##### RECORDS FOR THIS TASK
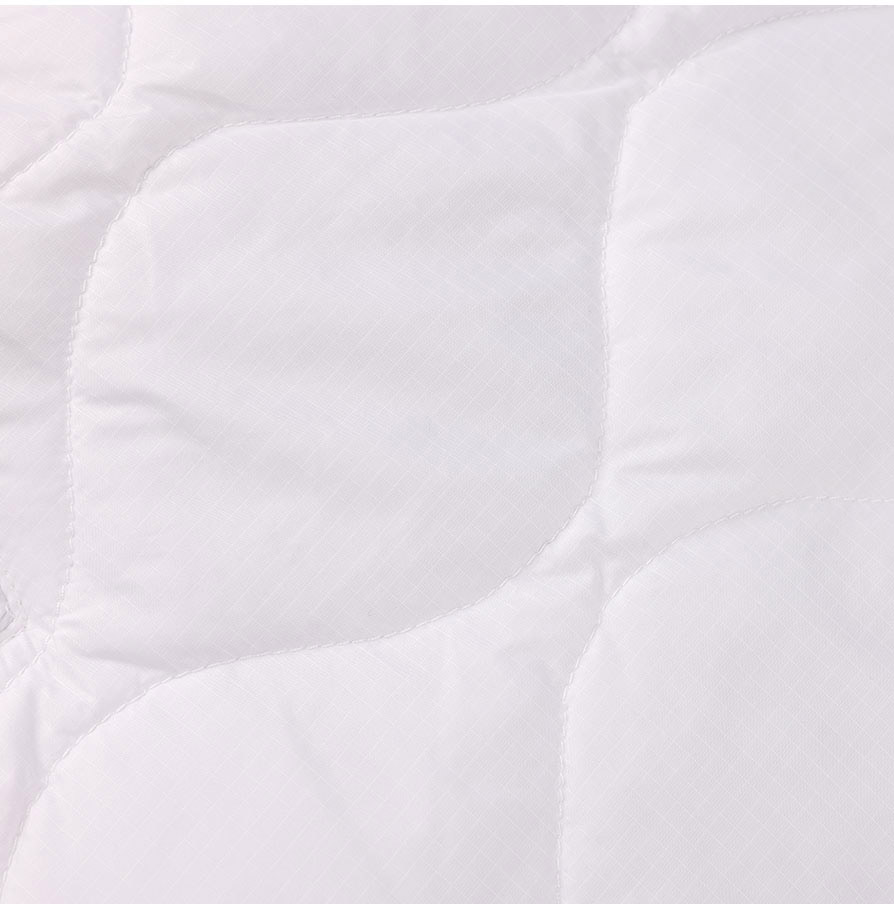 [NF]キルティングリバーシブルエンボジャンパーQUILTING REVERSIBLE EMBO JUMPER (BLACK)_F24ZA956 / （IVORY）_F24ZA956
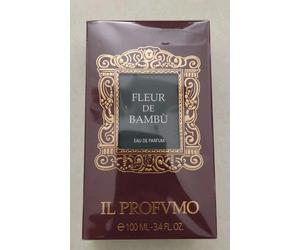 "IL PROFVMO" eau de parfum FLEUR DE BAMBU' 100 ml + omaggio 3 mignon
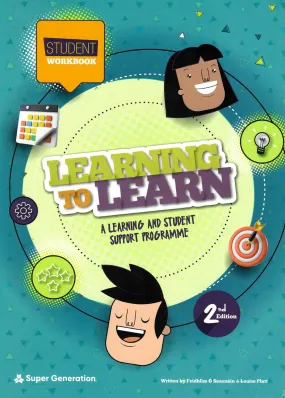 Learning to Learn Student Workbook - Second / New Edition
##########
##### RECORDS FOR THIS TASK
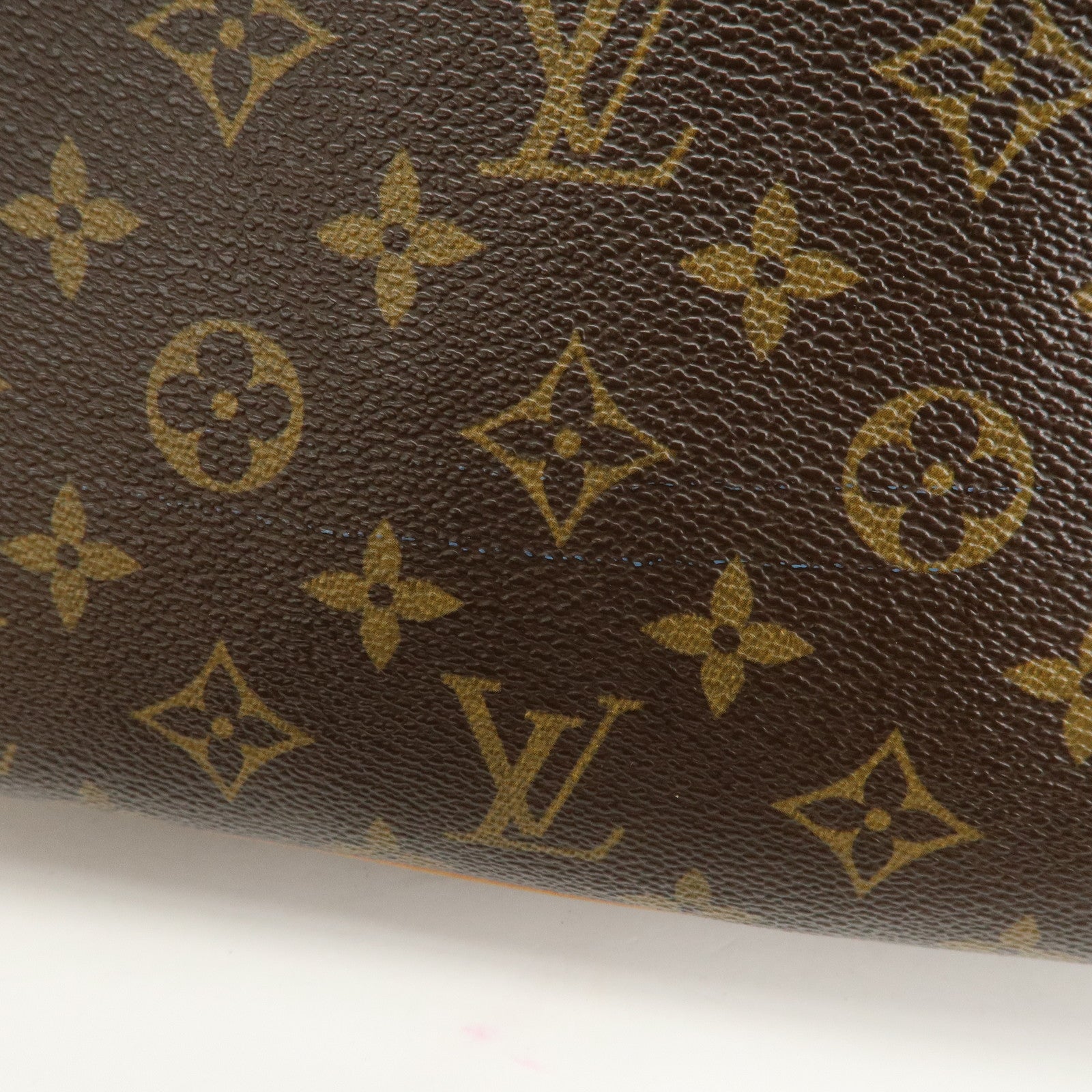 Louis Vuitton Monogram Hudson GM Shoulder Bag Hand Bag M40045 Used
##########
##### RECORDS FOR THIS TASK
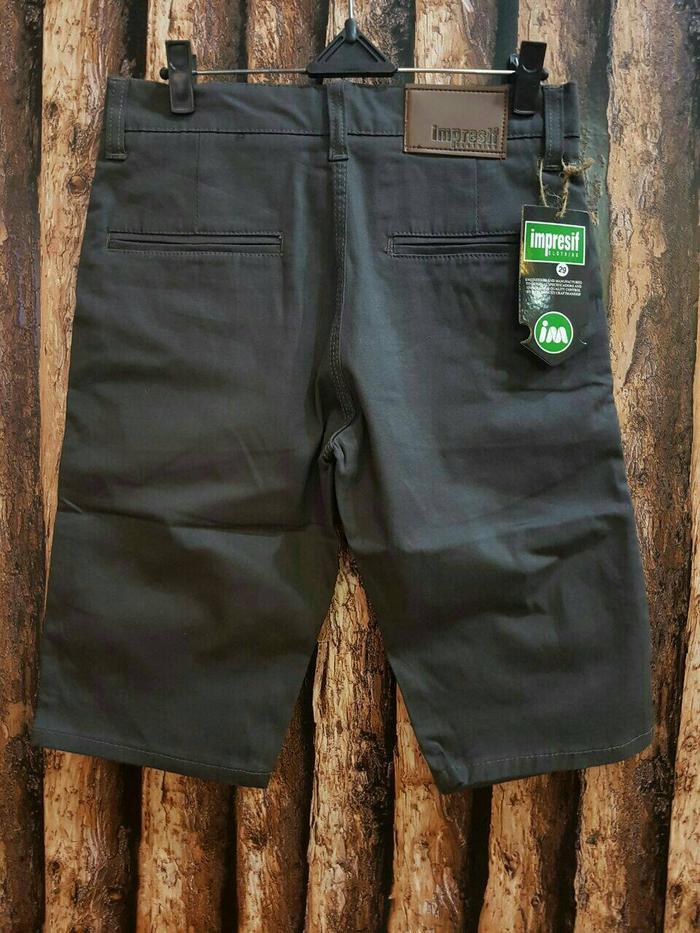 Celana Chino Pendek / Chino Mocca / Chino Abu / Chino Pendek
##########
*TASK DETAILS*. Take the material above from the line containing "omaggio 3 mignon" up to and including the line containing "Learning to Learn" and retype it exactly, without any pictures.

*OUTPUT OF THE TASK*.
 "IL PROFVMO" eau de parfum FLEUR DE BAMBU' 100 ml + omaggio 3 mignon
 Learning to Learn Student Workbook - Second / New Edition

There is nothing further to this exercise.